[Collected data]

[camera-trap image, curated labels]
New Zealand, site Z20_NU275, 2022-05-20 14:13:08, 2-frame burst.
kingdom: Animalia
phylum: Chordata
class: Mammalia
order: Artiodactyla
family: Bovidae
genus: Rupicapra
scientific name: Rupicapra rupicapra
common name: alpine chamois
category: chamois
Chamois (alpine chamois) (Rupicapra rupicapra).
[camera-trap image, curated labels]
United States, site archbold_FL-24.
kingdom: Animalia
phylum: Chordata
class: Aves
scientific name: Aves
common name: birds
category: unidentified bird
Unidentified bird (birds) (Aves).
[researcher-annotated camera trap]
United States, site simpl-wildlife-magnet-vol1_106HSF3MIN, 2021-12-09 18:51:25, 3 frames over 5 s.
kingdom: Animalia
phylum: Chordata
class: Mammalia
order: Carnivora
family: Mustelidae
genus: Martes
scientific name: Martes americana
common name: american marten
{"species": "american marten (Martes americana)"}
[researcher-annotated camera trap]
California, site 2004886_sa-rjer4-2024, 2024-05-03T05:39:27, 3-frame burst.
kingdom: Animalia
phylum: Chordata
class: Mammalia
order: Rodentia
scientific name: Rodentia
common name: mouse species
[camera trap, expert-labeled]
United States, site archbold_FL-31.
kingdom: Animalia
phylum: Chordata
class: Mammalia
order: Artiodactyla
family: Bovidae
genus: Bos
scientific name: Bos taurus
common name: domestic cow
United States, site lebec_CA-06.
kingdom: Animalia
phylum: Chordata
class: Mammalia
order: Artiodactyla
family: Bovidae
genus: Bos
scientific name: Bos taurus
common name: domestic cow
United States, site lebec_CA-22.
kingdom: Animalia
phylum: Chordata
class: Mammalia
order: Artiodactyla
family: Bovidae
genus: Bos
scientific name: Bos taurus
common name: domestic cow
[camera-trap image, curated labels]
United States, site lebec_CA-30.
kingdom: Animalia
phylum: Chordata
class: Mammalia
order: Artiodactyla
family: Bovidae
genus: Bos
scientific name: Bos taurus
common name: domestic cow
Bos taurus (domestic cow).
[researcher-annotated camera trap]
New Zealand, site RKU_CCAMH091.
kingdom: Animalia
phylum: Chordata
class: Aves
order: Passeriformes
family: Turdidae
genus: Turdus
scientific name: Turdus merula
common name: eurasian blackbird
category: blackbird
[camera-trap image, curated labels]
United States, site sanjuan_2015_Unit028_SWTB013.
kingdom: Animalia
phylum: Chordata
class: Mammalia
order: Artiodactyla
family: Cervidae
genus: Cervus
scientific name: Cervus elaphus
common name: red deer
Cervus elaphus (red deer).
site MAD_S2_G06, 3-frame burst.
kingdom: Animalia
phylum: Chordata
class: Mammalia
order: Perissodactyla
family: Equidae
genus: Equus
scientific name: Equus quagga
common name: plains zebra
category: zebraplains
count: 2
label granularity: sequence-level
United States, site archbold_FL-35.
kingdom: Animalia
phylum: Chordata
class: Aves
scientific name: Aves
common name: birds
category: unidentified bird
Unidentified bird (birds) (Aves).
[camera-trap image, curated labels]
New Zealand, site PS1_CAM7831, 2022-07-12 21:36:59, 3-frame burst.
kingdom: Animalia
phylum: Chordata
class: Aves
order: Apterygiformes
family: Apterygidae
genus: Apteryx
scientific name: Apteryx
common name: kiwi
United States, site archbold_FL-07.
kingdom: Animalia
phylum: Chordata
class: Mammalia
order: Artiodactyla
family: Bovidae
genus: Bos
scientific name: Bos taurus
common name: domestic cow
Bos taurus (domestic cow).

Problem to solve |
Reproduce the lines from the one containing "genus: Cervus" to the end of the entries, keeping both ends and adding nothing.

Response |
genus: Cervus
scientific name: Cervus elaphus
common name: red deer
Cervus elaphus (red deer).
site MAD_S2_G06, 3-frame burst.
kingdom: Animalia
phylum: Chordata
class: Mammalia
order: Perissodactyla
family: Equidae
genus: Equus
scientific name: Equus quagga
common name: plains zebra
category: zebraplains
count: 2
label granularity: sequence-level
United States, site archbold_FL-35.
kingdom: Animalia
phylum: Chordata
class: Aves
scientific name: Aves
common name: birds
category: unidentified bird
Unidentified bird (birds) (Aves).
[camera-trap image, curated labels]
New Zealand, site PS1_CAM7831, 2022-07-12 21:36:59, 3-frame burst.
kingdom: Animalia
phylum: Chordata
class: Aves
order: Apterygiformes
family: Apterygidae
genus: Apteryx
scientific name: Apteryx
common name: kiwi
United States, site archbold_FL-07.
kingdom: Animalia
phylum: Chordata
class: Mammalia
order: Artiodactyla
family: Bovidae
genus: Bos
scientific name: Bos taurus
common name: domestic cow
Bos taurus (domestic cow).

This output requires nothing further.